───── SUPPLIED PASSAGE ─────

Complementing Emotionally Focused Couples Therapy with Mindful Self-Compassion Training, A Three-Part Series
I personally feel tremendous gratitude for what MSC has offered me as a couples therapist. Anyone who practices couples therapy knows that it isn’t for the faint of heart. It is rewarding, but challenging work, and no matter how well trained we are, there are those awful moments when we realize that we are terribly, painfully stuck with a couple. One route through the stuck places is to stay within the EFT model and to slow down and get curious about where we are and what’s at play at a process level. This is where I start when I’m stuck and I believe it’s a valid and helpful approach. Often, however, I also draw on MSC.
First, I endeavor to hold myself in self-compassion. It’s really difficult to feel completely, horrifyingly, intractably stuck when you are supposed to be the one who knows how to help. It’s quite soothing when I can pause, breathe, and say to myself, “This is a moment of suffering. Everyone suffers. May I offer myself the kindness that I need right now.”
Second, I ask myself the question: would self-compassion training be helpful to this couple? There is a common denominator to the times when the answer seems to me to be yes: shame. I have found that for some people who carry significant levels of shame, it is very difficult to move through the EFT process due to the freezing and/or rage that so often accompanies unprocessed shame. This comes up frequently with trauma survivors. MSC offers a safe way to begin healing the shame so that the person can slow down the experience enough to explore it with their partner during EFT sessions. MSC directly tackles the shame-based belief, “I’m broken/imperfect/defective and therefore unloveable” by bringing the experience into awareness (mindfulness), normalizing the imperfection/shame (common humanity), and inviting the participant to practice receiving love as they feel the shame (self-kindness). As the grip of shame loosens it’s chokehold and the individual can begin to breathe, EFT can continue the healing process through thoughtfully choreographed in-session experiences with the individual’s partner.

───── DATA SECTION ─────

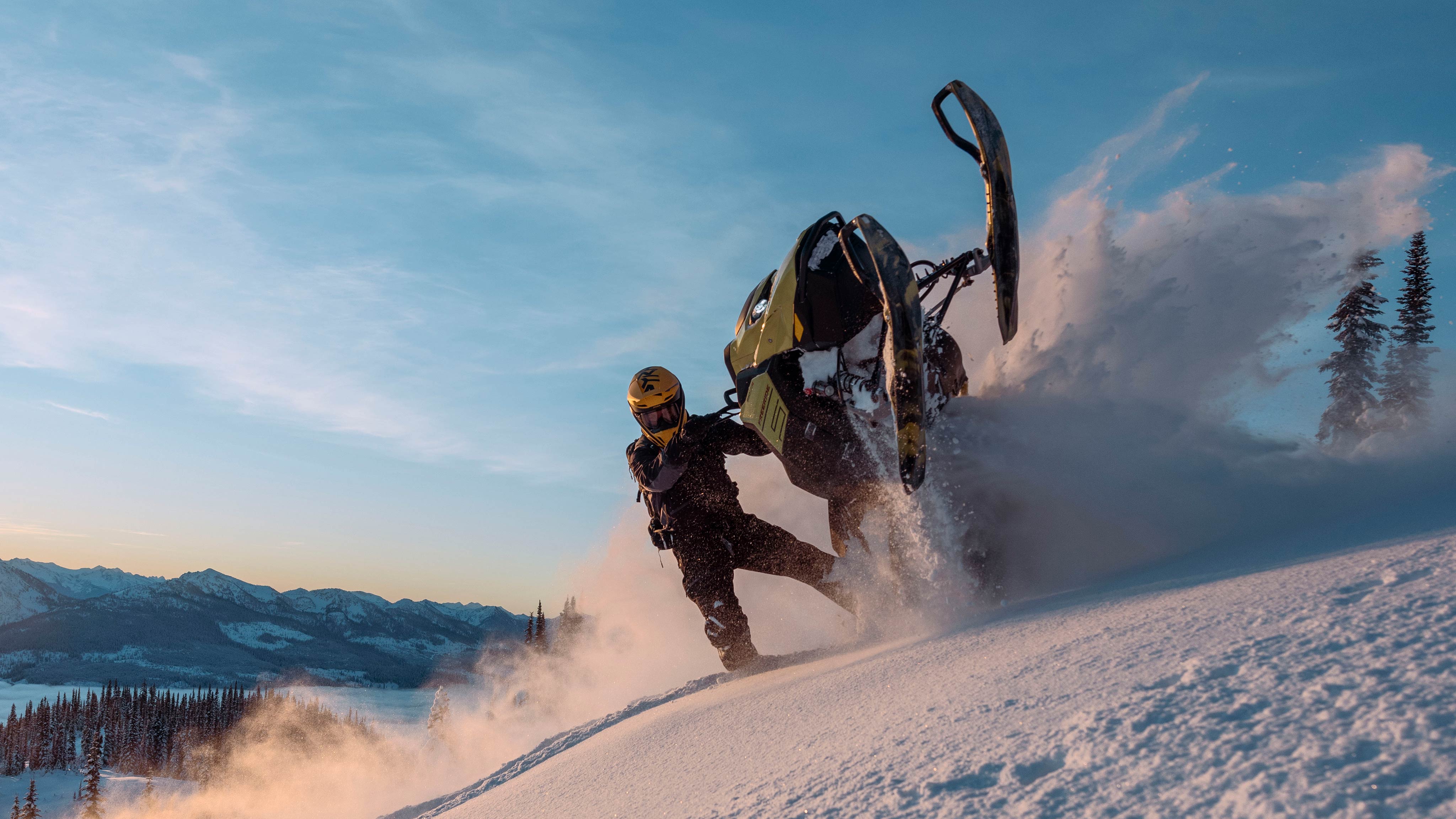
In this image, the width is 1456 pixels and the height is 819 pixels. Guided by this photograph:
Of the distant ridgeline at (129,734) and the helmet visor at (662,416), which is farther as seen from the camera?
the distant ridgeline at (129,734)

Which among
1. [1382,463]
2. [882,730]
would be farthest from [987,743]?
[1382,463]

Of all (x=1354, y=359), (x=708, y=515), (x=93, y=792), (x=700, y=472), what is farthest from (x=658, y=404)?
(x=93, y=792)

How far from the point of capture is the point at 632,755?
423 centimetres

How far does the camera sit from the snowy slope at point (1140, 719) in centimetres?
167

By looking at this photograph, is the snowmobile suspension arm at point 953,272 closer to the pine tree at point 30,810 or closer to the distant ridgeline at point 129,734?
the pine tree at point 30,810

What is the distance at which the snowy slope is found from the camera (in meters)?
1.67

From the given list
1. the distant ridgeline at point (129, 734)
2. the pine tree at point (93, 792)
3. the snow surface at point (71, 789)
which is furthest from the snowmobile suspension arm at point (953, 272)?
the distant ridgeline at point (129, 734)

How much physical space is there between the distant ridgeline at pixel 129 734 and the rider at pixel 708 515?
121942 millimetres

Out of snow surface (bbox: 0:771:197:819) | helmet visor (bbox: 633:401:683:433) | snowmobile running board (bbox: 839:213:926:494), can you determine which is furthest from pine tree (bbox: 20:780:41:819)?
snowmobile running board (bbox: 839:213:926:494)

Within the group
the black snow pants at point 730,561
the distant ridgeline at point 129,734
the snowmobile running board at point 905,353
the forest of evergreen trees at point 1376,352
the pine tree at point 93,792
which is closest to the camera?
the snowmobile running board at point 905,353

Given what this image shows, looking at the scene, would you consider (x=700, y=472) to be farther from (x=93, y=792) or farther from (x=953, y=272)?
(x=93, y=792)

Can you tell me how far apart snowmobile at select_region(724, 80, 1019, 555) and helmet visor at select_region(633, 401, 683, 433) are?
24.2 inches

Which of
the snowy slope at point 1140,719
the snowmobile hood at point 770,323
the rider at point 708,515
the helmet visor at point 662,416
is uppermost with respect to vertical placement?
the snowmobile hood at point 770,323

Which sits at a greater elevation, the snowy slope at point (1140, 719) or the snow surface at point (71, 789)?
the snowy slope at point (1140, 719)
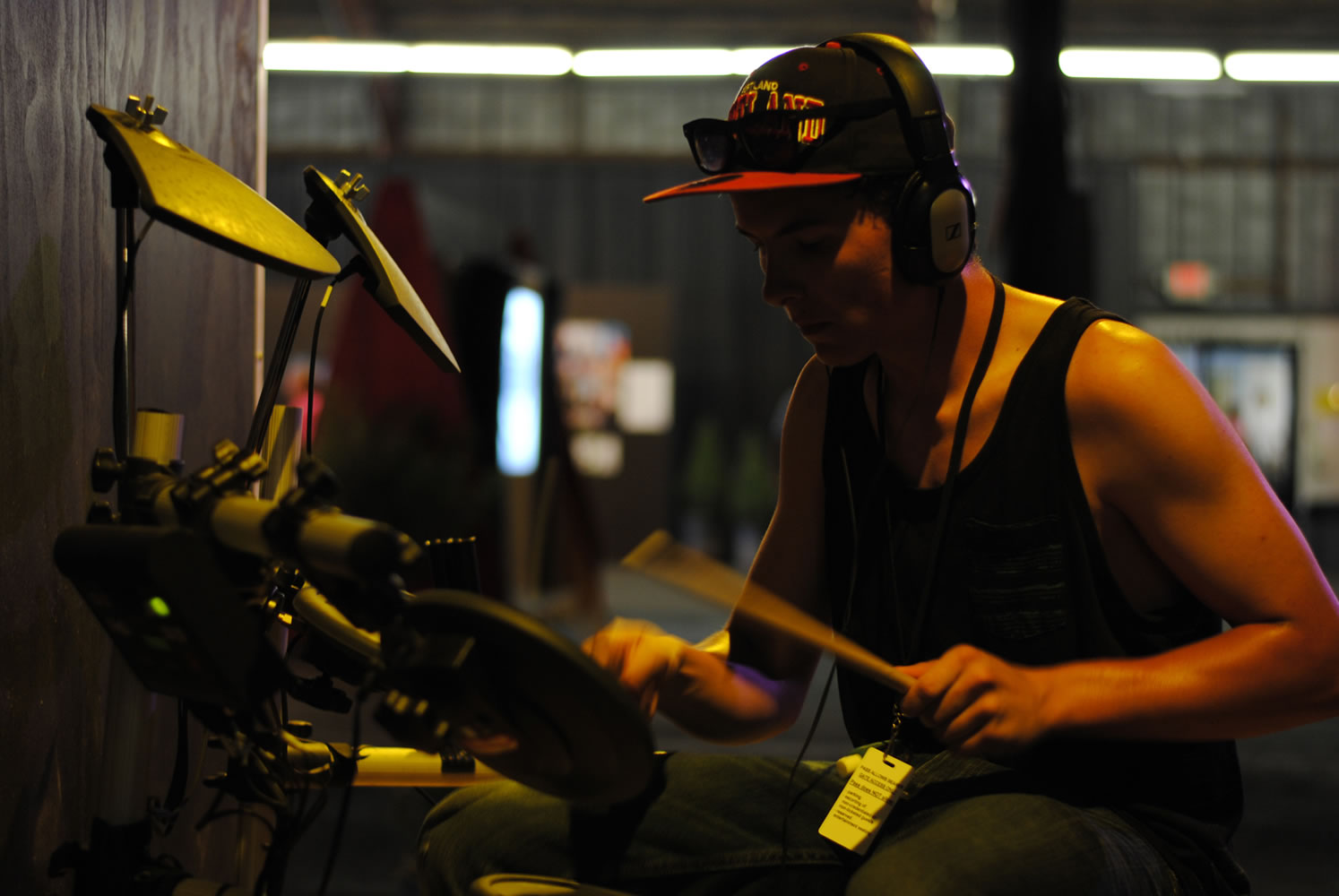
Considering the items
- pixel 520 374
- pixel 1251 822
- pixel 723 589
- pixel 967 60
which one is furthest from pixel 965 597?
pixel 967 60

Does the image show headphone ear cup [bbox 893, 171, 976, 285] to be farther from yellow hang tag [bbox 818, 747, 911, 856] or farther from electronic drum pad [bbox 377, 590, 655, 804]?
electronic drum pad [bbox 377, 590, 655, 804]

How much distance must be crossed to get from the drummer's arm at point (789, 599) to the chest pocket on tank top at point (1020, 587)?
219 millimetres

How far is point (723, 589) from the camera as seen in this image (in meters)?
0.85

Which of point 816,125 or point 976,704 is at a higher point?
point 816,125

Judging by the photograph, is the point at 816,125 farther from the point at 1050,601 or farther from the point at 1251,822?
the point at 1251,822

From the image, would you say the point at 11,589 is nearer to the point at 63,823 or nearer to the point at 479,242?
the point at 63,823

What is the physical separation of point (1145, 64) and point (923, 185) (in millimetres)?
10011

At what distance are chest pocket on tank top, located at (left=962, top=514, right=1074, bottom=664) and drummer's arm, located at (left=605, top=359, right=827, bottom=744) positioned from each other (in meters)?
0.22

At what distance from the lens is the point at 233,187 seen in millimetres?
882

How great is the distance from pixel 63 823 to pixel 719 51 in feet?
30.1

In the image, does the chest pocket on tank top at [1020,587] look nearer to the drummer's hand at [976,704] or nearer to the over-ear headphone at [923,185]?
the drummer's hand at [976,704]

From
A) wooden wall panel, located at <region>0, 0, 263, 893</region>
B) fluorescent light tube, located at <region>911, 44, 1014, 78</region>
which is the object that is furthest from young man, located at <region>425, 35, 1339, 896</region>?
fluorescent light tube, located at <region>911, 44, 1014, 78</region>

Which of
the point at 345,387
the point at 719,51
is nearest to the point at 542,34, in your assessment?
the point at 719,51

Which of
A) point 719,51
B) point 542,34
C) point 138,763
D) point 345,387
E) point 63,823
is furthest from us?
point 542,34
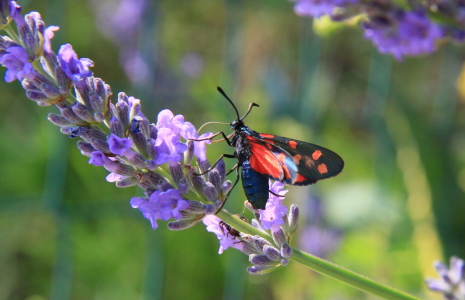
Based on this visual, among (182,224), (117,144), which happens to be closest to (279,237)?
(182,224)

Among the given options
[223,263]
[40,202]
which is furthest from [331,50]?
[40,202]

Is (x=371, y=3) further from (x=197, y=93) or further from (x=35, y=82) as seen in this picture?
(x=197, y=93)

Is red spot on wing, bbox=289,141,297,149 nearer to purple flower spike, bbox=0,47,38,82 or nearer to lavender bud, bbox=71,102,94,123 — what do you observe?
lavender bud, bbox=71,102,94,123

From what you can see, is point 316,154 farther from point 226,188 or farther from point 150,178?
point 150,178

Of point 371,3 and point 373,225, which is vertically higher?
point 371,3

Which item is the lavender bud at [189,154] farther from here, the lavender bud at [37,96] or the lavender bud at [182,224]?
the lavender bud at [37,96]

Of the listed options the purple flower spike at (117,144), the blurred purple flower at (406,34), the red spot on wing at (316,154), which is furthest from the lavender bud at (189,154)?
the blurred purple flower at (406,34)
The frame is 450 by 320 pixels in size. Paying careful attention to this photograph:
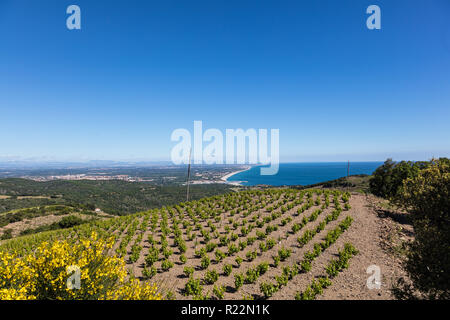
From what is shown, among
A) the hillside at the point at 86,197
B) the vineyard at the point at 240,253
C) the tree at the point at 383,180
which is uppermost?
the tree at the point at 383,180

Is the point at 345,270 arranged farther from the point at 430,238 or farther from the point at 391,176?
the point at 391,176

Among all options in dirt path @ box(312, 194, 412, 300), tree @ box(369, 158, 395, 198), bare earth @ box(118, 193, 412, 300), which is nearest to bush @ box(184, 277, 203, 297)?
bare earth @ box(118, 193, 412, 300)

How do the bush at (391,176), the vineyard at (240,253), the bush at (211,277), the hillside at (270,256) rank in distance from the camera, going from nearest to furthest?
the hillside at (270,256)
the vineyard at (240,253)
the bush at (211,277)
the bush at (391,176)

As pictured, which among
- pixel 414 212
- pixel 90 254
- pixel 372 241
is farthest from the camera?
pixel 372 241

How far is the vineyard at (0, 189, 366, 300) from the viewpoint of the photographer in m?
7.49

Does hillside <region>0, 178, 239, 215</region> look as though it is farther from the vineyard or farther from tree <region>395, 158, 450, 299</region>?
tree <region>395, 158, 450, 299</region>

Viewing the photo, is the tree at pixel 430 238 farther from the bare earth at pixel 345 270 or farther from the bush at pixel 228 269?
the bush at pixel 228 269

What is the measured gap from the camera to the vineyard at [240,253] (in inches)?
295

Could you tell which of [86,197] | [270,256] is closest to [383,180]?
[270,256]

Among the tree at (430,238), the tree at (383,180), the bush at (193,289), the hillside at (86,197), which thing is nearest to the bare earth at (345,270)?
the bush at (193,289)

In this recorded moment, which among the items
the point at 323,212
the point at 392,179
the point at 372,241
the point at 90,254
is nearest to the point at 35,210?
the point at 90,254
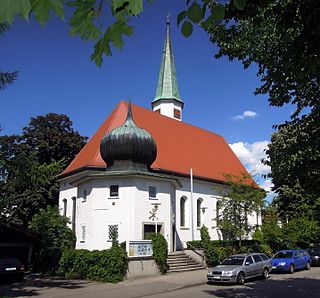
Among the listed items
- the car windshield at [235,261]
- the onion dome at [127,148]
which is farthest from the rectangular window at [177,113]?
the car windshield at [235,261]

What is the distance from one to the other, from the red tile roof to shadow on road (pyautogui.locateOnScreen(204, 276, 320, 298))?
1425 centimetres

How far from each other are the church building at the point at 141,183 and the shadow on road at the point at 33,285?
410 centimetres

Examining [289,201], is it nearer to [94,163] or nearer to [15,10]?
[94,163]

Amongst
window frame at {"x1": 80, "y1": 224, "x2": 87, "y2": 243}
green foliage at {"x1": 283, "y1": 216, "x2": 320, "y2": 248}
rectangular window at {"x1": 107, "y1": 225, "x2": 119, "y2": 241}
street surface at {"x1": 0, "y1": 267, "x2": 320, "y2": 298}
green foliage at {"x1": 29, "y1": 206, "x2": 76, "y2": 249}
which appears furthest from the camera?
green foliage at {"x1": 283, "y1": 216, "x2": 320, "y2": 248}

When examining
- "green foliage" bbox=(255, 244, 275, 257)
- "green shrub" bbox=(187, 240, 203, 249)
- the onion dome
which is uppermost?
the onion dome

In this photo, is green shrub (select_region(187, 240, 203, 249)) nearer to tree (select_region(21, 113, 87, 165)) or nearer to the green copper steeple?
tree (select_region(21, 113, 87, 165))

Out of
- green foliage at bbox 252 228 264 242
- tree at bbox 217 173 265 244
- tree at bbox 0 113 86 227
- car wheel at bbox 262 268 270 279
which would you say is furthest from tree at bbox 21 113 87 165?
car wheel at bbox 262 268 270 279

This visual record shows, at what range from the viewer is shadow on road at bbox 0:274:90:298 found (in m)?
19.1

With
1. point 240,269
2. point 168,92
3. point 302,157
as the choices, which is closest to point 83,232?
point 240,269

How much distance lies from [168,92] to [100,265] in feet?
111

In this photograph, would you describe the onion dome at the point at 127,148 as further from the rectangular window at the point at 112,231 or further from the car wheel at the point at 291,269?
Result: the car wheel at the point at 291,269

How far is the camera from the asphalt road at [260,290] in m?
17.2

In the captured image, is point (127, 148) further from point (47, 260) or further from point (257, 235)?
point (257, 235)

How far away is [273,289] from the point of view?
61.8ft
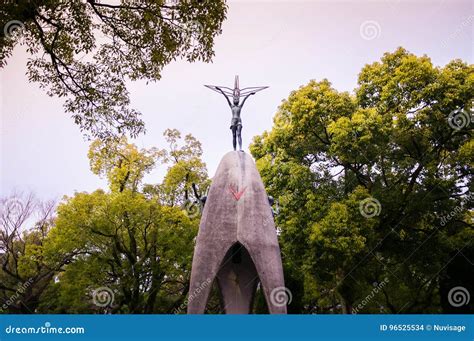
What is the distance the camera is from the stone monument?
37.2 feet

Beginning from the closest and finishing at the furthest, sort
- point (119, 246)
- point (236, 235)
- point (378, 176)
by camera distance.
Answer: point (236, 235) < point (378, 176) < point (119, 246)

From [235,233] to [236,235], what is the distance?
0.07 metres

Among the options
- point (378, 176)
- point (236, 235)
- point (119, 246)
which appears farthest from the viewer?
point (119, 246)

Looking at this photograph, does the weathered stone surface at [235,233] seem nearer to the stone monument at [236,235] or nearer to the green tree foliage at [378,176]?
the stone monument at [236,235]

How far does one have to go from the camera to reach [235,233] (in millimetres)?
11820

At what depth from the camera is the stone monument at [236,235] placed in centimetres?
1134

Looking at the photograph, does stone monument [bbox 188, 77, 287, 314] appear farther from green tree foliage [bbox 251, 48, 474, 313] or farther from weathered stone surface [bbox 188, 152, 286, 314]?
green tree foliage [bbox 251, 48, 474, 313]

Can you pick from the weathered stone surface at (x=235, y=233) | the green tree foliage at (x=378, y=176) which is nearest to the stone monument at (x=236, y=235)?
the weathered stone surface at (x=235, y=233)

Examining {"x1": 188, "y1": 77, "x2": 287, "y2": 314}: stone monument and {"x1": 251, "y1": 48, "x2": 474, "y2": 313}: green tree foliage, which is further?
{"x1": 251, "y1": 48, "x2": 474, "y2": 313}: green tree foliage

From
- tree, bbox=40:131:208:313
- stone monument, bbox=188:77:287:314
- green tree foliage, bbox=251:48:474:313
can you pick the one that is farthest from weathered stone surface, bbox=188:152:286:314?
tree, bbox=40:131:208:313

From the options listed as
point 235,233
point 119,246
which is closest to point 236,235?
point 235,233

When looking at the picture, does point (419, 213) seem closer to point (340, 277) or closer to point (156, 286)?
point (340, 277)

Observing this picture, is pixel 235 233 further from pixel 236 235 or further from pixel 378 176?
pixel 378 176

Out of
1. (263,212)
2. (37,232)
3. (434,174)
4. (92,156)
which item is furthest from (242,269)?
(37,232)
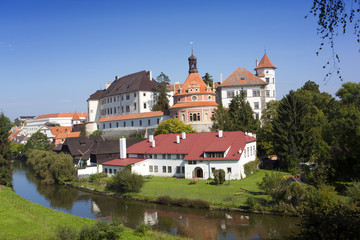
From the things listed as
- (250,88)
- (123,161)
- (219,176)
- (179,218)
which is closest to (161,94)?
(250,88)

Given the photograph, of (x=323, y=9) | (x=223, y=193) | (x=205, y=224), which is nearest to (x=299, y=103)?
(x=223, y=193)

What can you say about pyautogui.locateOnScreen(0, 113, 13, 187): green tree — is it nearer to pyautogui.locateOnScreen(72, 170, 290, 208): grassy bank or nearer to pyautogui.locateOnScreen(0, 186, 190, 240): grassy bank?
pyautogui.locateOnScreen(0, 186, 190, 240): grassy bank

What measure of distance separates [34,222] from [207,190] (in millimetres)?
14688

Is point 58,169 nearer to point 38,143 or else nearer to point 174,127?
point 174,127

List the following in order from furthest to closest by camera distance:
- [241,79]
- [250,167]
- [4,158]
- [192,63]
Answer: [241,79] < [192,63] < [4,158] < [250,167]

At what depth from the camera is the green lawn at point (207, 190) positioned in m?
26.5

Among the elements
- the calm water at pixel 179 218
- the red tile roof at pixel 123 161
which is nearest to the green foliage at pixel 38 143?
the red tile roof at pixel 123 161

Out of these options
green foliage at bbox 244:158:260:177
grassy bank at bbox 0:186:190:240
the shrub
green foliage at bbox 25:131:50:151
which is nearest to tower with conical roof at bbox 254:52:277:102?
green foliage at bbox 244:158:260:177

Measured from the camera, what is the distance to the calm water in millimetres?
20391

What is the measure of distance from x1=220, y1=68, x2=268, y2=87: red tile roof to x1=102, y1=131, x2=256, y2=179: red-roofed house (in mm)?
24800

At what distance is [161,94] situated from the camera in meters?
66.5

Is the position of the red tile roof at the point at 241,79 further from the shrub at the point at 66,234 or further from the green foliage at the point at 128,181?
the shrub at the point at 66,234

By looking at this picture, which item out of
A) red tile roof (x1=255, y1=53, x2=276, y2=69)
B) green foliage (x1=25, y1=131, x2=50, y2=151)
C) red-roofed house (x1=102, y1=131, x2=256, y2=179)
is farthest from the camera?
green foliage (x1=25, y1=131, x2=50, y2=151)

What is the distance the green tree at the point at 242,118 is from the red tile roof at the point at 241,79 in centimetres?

─────

| WORK INSTRUCTIONS |
- 1) Answer these from the passage on couples therapy and self-compassion:
(a) According to the author, who is couples therapy not for?
(b) What common denominator does the author find when self-compassion training seems helpful to a couple?
(c) With which group does this come up frequently?
- 2) Using the passage on couples therapy and self-compassion, explain why some people who carry significant shame find it hard to move through the EFT process.
- 3) Continue the passage on couples therapy and self-compassion from the point where it stops.
The stored data is separate material from the passage on couples therapy and self-compassion.

| RESPONSES IN ORDER |
- 1)
(a) The faint of heart.
(b) Shame.
(c) Trauma survivors.

- 2) Unprocessed shame is often accompanied by freezing and/or rage, and that makes it very difficult for these people to move through the EFT process.

- 3)
My sense is that that our struggles with feeling loveable are at the heart of so much of human suffering, whether it shows up as anxiety, depression, or relationship distress. Complementing EFT with MSC means approaching this state of “un-love” simultaneously through two powerful neurobiological doors—the interpersonal and the intrapersonal. For me, there is no greater reward as a healer than to guide someone from the tight, airless desperation of “un-love” into the calming, fertile embrace of love. I see EFT and MSC as two maps leading to this same precious destination.